Information shown:
-- Opening Marker --
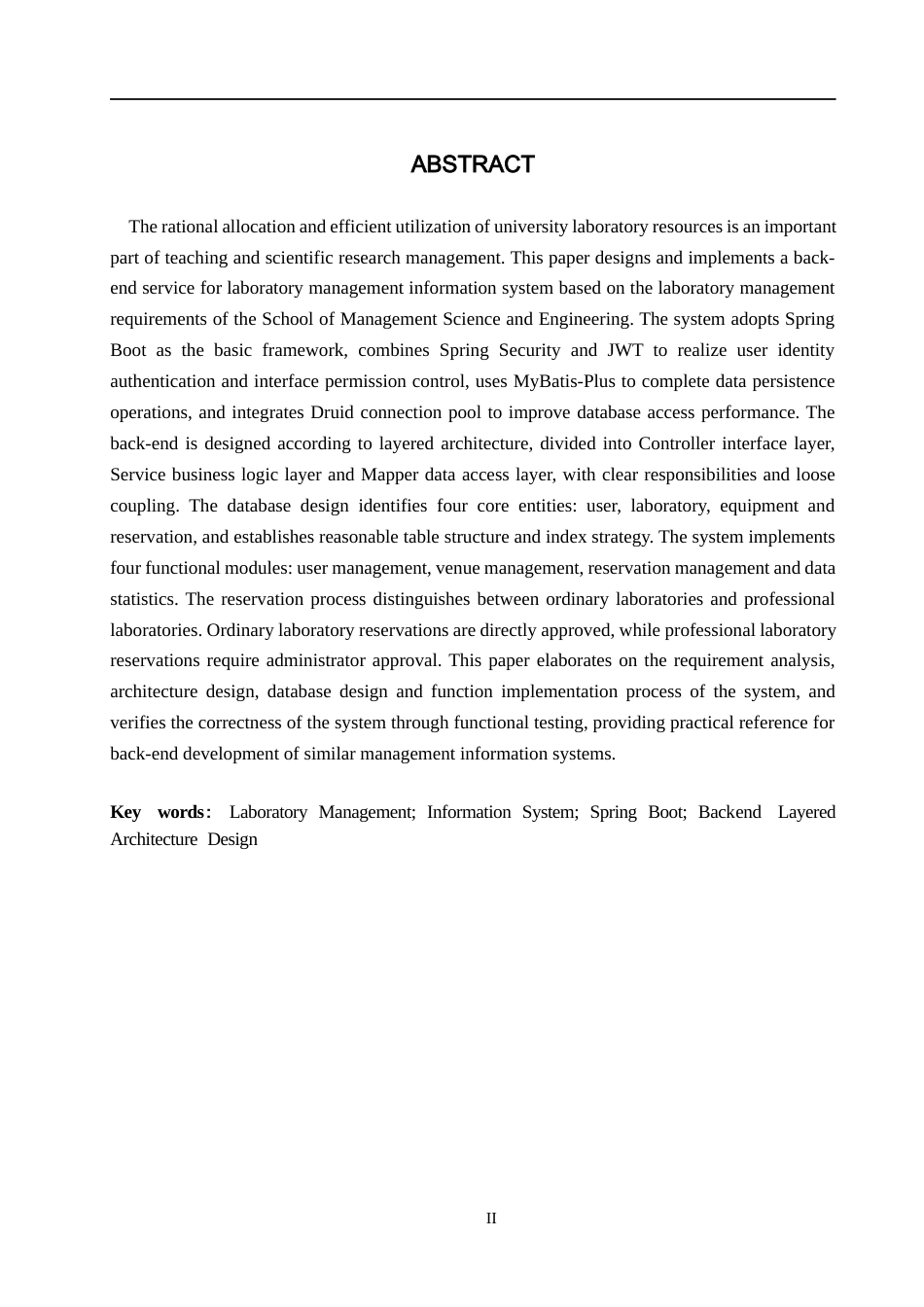 ABSTRACT

The rational allocation and efficient utilization of university laboratory resources is an important part of teaching and scientific research management. This paper designs and implements a back-end service for laboratory management information system based on the laboratory management requirements of the School of Management Science and Engineering. The system adopts Spring Boot as the basic framework, combines Spring Security and JWT to realize user identity authentication and interface permission control, uses MyBatis-Plus to complete data persistence operations, and integrates Druid connection pool to improve database access performance. The back-end is designed according to layered architecture, divided into Controller interface layer, Service business logic layer and Mapper data access layer, with clear responsibilities and loose coupling. The database design identifies four core entities: user, laboratory, equipment and reservation, and establishes reasonable table structure and index strategy. The system implements four functional modules: user management, venue management, reservation management and data statistics. The reservation process distinguishes between ordinary laboratories and professional laboratories. Ordinary laboratory reservations are directly approved, while professional laboratory reservations require administrator approval. This paper elaborates on the requirement analysis, architecture design, database design and function implementation process of the system, and verifies the correctness of the system through functional testing, providing practical reference for back-end development of similar management information systems.

Key words: Laboratory Management; Information System; Spring Boot; Backend Layered Architecture Design

II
-- Closing Marker --
Exercise directions:
Please copy out the material above exactly, with the images removed.

Exercise answer:
 ABSTRACT

The rational allocation and efficient utilization of university laboratory resources is an important part of teaching and scientific research management. This paper designs and implements a back-end service for laboratory management information system based on the laboratory management requirements of the School of Management Science and Engineering. The system adopts Spring Boot as the basic framework, combines Spring Security and JWT to realize user identity authentication and interface permission control, uses MyBatis-Plus to complete data persistence operations, and integrates Druid connection pool to improve database access performance. The back-end is designed according to layered architecture, divided into Controller interface layer, Service business logic layer and Mapper data access layer, with clear responsibilities and loose coupling. The database design identifies four core entities: user, laboratory, equipment and reservation, and establishes reasonable table structure and index strategy. The system implements four functional modules: user management, venue management, reservation management and data statistics. The reservation process distinguishes between ordinary laboratories and professional laboratories. Ordinary laboratory reservations are directly approved, while professional laboratory reservations require administrator approval. This paper elaborates on the requirement analysis, architecture design, database design and function implementation process of the system, and verifies the correctness of the system through functional testing, providing practical reference for back-end development of similar management information systems.

Key words: Laboratory Management; Information System; Spring Boot; Backend Layered Architecture Design

II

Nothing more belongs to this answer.